The prediction of interactions between novel drugs and biological targets is a vital step in the early stage of the drug discovery pipeline. Many deep learning approaches have been proposed over the last decade, with a substantial fraction of them sharing the same underlying two-branch architecture. Their distinction is limited to the use of different types of feature representations and branches (multi-layer perceptrons, convolutional neural networks, graph neural networks and transformers). In contrast, the strategy used to combine the outputs (embeddings) of the branches has remained mostly the same. The same general architecture has also been used extensively in the area of recommender systems, where the choice of an aggregation strategy is still an open question. In this work, we investigate the effectiveness of three different embedding aggregation strategies in the area of drug-target interaction (DTI) prediction. We formally define these strategies and prove their universal approximator capabilities. We then present experiments that compare the different strategies on benchmark datasets from the area of DTI prediction, showcasing conditions under which specific strategies could be the obvious choice.

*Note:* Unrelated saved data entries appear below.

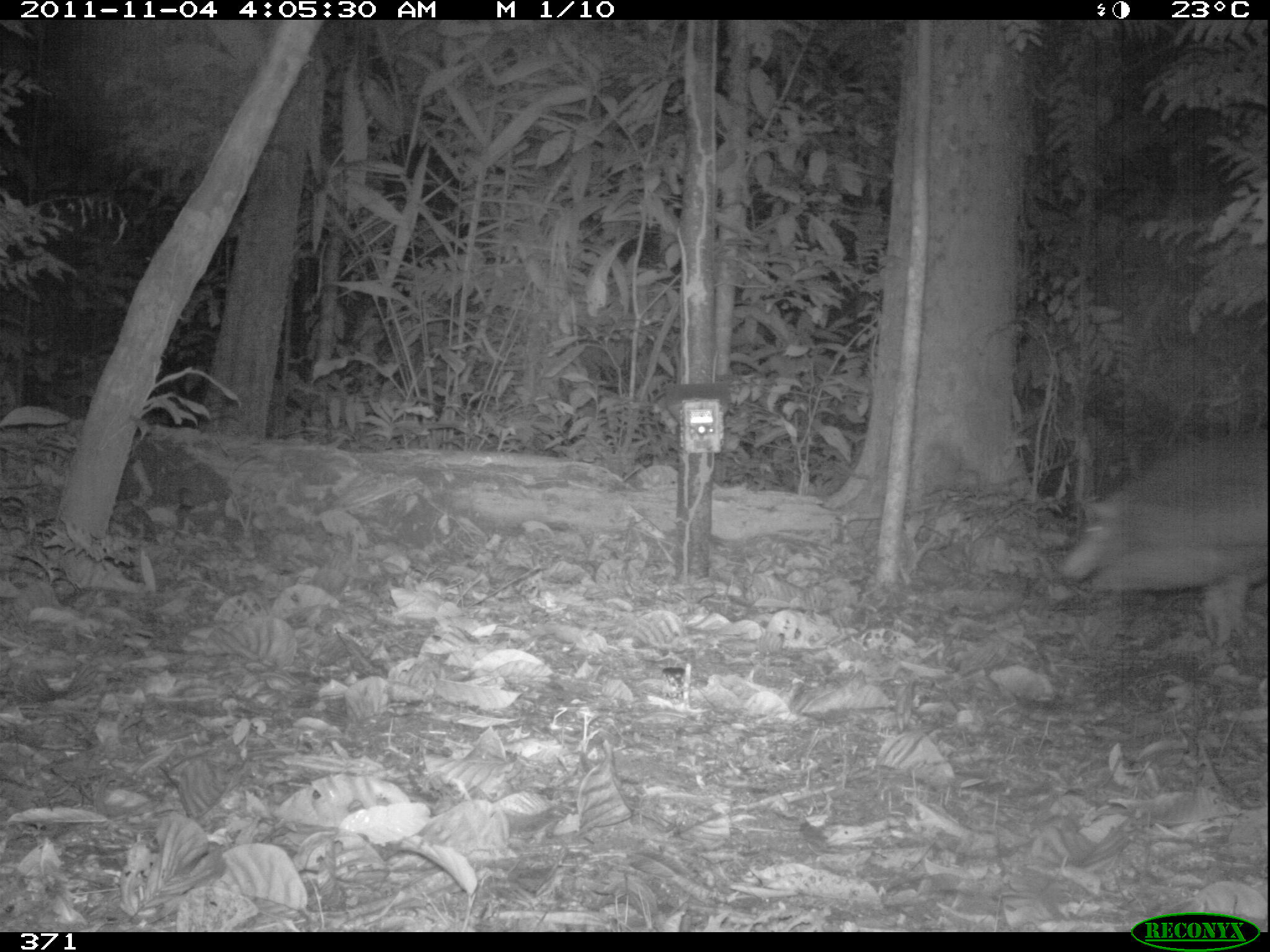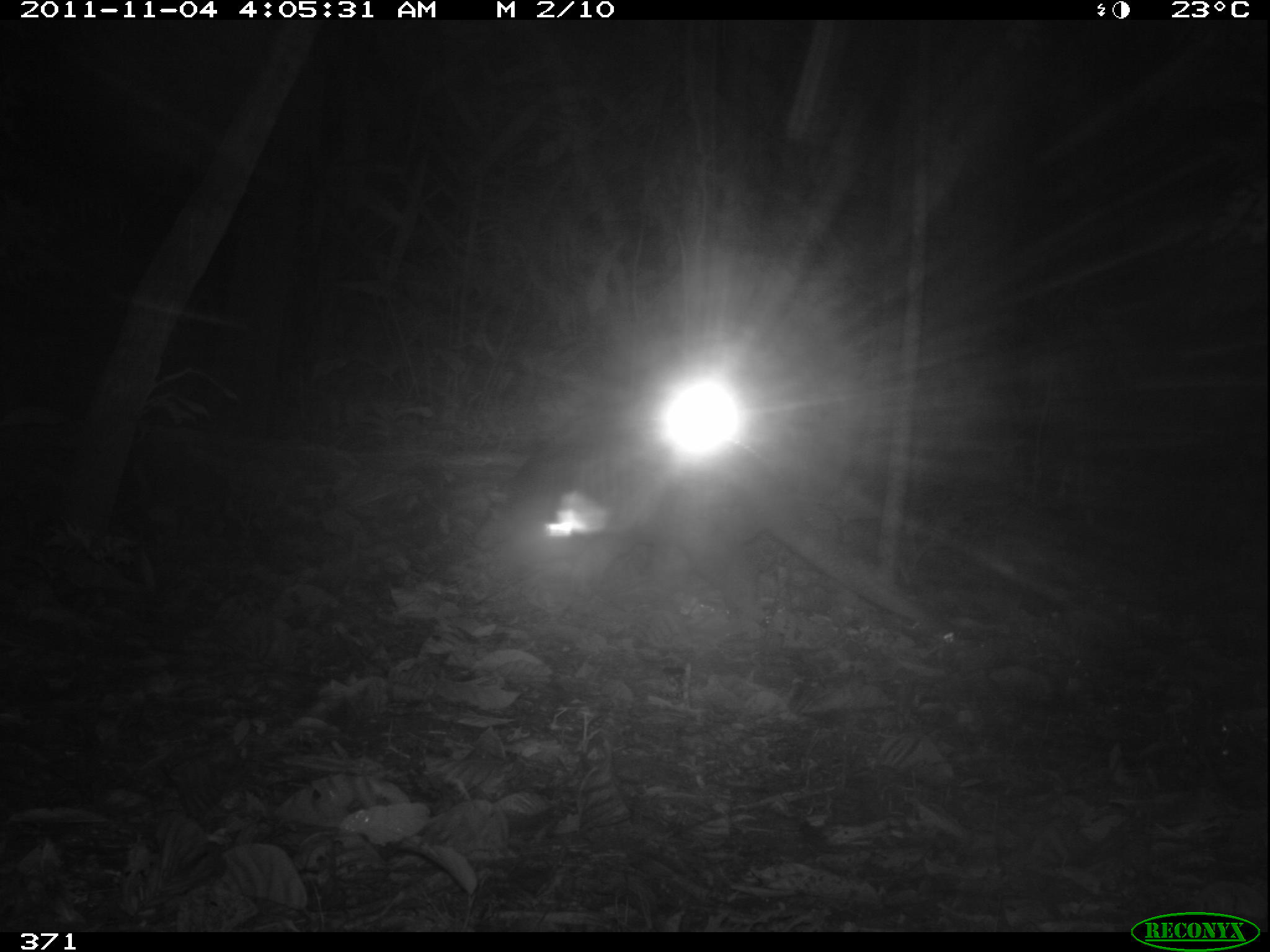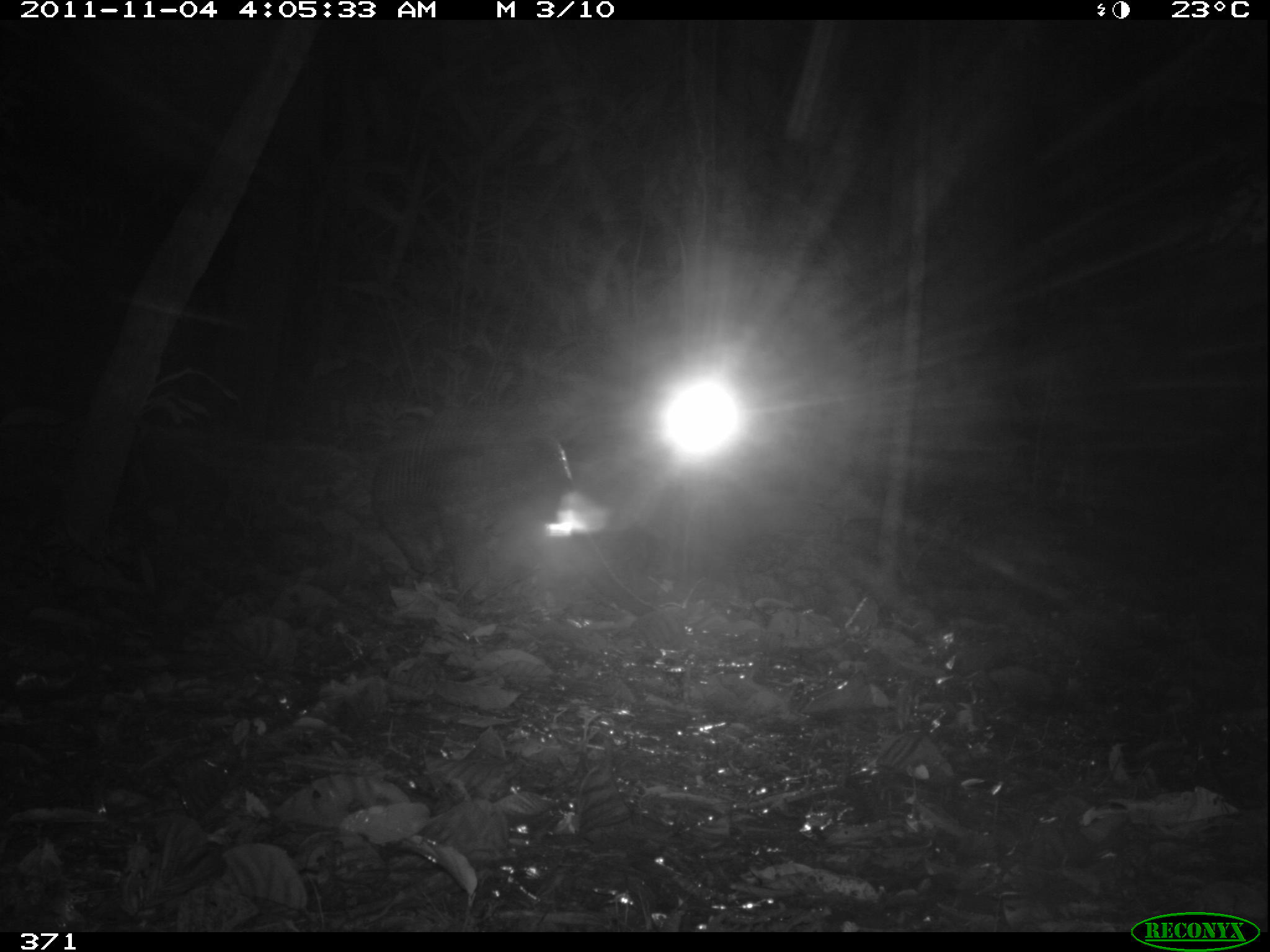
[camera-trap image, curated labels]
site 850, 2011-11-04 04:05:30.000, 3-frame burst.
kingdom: Animalia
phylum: Chordata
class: Mammalia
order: Cingulata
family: Chlamyphoridae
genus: Priodontes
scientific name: Priodontes maximus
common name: giant armadillo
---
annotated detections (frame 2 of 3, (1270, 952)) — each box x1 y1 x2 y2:
priodontes maximus: 467 420 916 624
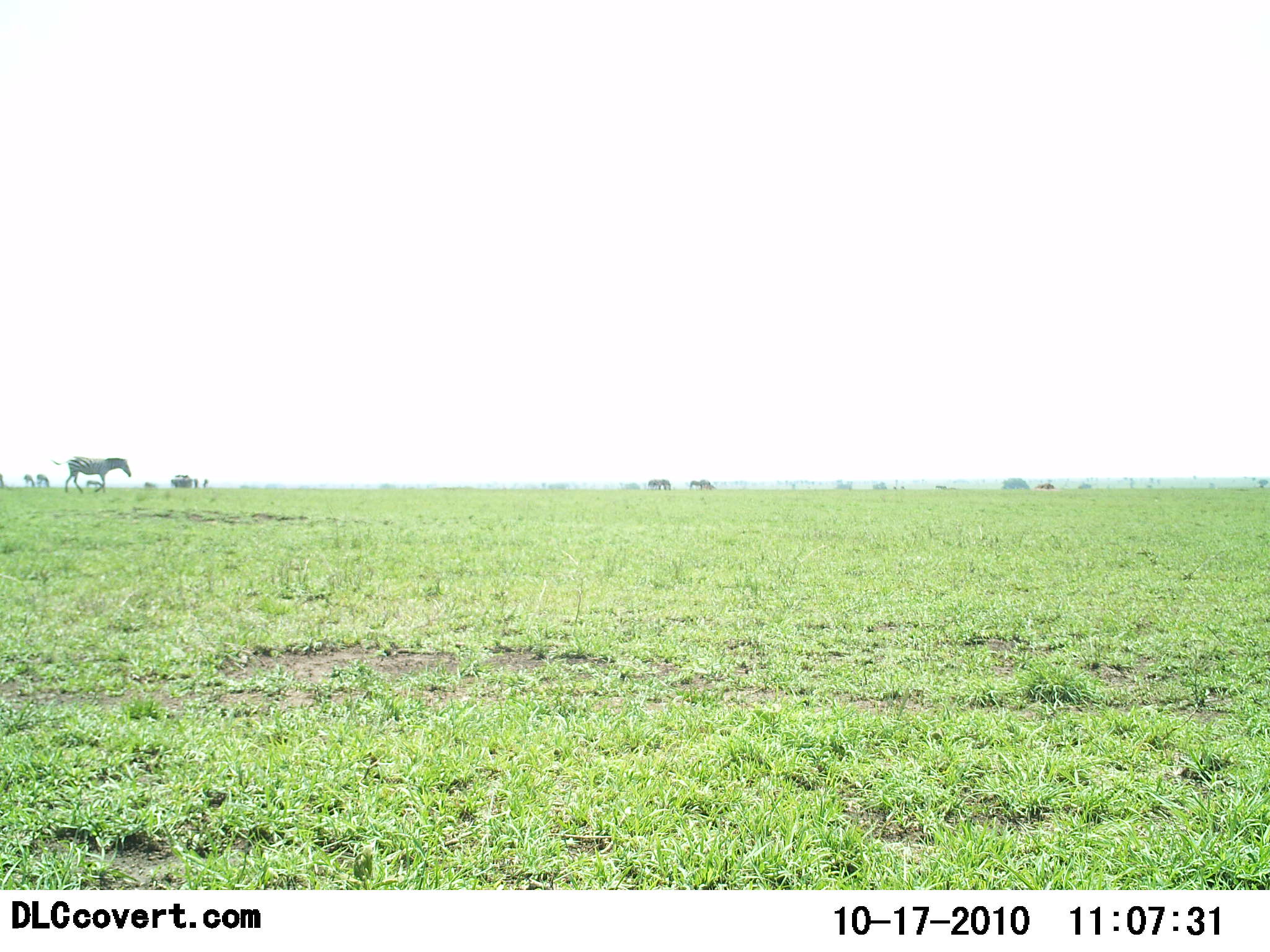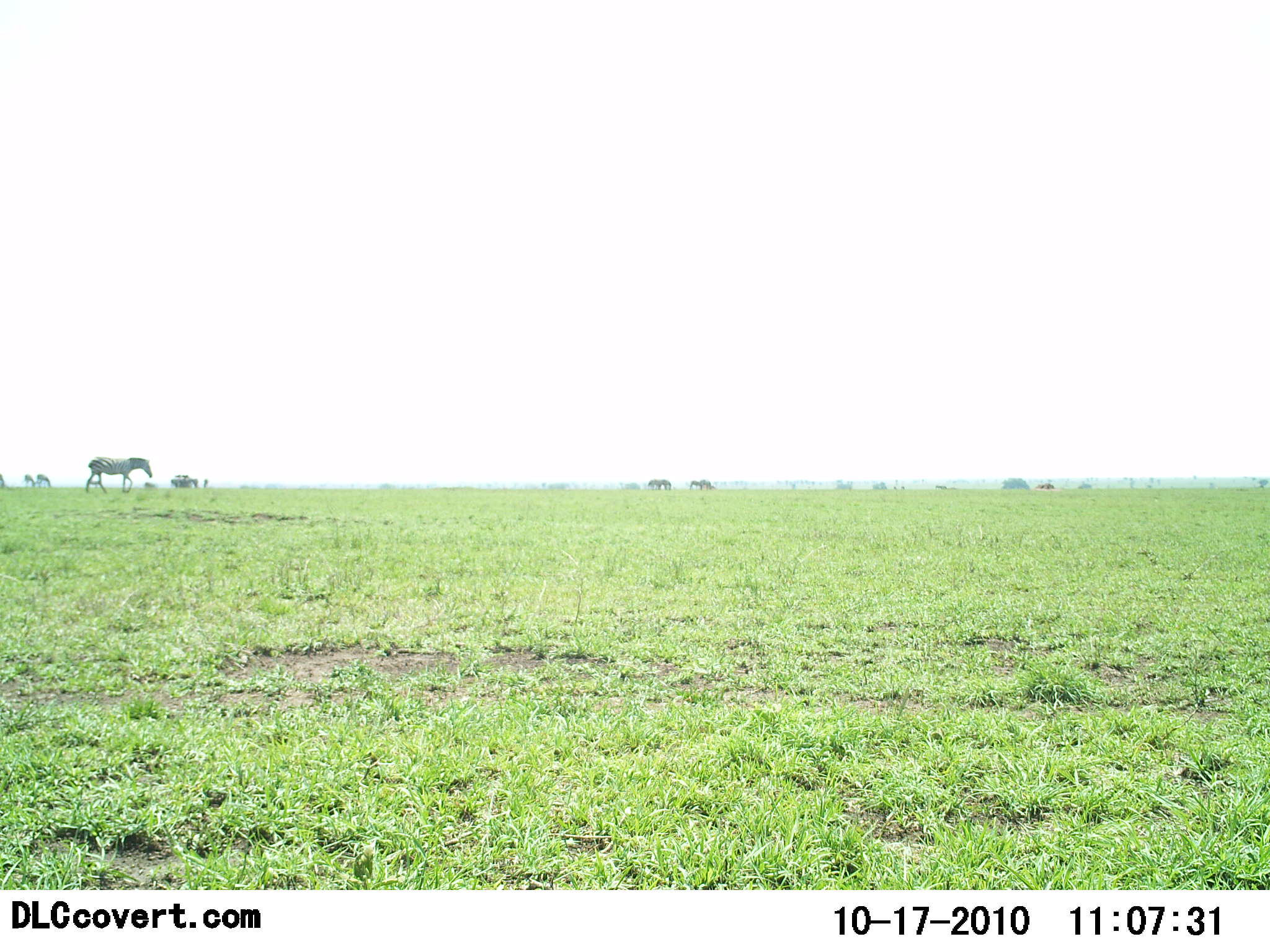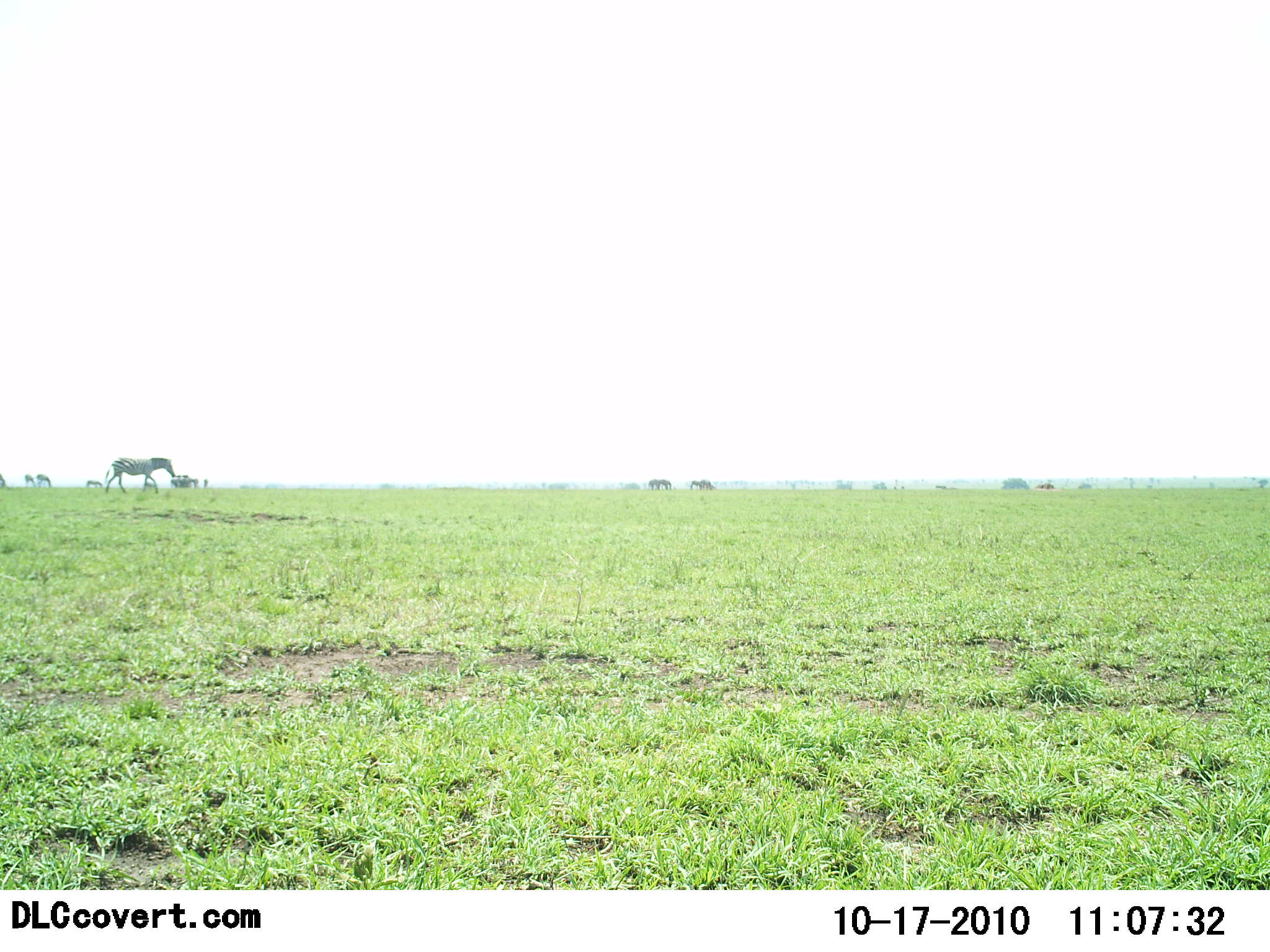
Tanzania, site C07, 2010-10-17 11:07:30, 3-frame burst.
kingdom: Animalia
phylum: Chordata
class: Mammalia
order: Perissodactyla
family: Equidae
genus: Equus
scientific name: Equus quagga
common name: plains zebra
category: zebra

预测新型药物与生物靶标的相互作用是药物发现管道早期的重要步骤。在过去十年中,已经提出了许多深度学习方法,其中很大一部分具有相同的基础双分支架构。它们的区别仅限于使用不同类型的特征表示和分支(多层感知机、卷积神经网络、图神经网络和转换器)。相比之下,用于组合分支输出(嵌入)的策略基本保持不变。在推荐系统领域也广泛使用相同的通用架构,其中聚合策略的选择仍然是一个悬而未决的问题。在这项工作中,我们研究了三种不同的嵌入聚合策略在药物-靶标相互作用(DTI)预测领域的有效性。我们正式定义了这些策略,并证明了它们的通用逼近能力。然后,我们展示了在 DTI 预测领域的基准数据集上进行的不同策略的实验比较,展示了在特定策略可能是明显选择的条件下。